**Data for the task:**

------------------------------------------------

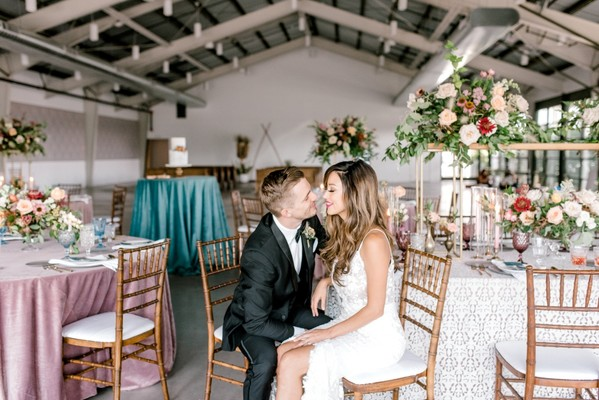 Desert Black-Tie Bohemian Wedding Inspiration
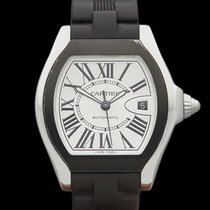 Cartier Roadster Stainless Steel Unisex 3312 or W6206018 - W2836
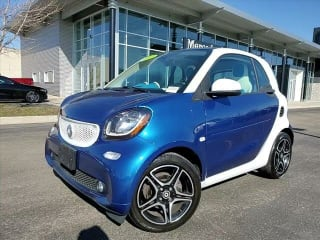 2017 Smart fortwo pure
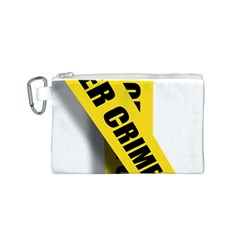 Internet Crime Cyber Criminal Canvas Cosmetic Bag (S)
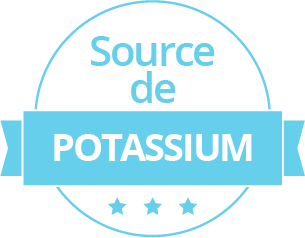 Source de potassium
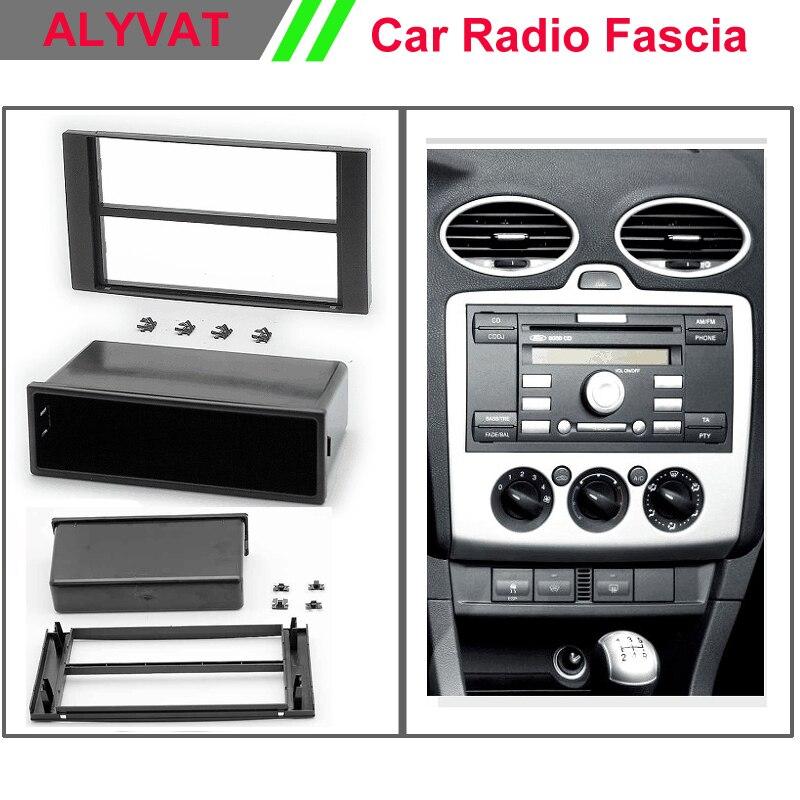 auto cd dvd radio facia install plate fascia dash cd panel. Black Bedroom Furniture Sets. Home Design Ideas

------------------------------------------------

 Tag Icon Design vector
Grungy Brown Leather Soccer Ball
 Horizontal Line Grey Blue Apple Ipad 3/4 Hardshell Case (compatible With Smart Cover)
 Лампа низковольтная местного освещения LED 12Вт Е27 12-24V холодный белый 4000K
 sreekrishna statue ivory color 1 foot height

------------------------------------------------

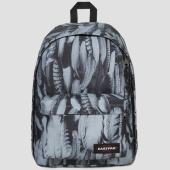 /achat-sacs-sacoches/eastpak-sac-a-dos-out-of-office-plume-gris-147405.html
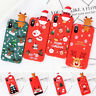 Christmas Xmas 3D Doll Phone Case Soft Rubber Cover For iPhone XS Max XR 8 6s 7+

------------------------------------------------

**Exercise requirements:** Quote word for word only the lines above from the one containing "Cartier Roadster Stainless" through the one containing "auto cd dvd". Pictures stay out of your copy.

**Output of the exercise:**
 Cartier Roadster Stainless Steel Unisex 3312 or W6206018 - W2836
 2017 Smart fortwo pure
 Internet Crime Cyber Criminal Canvas Cosmetic Bag (S)
 Source de potassium
 auto cd dvd radio facia install plate fascia dash cd panel. Black Bedroom Furniture Sets. Home Design Ideas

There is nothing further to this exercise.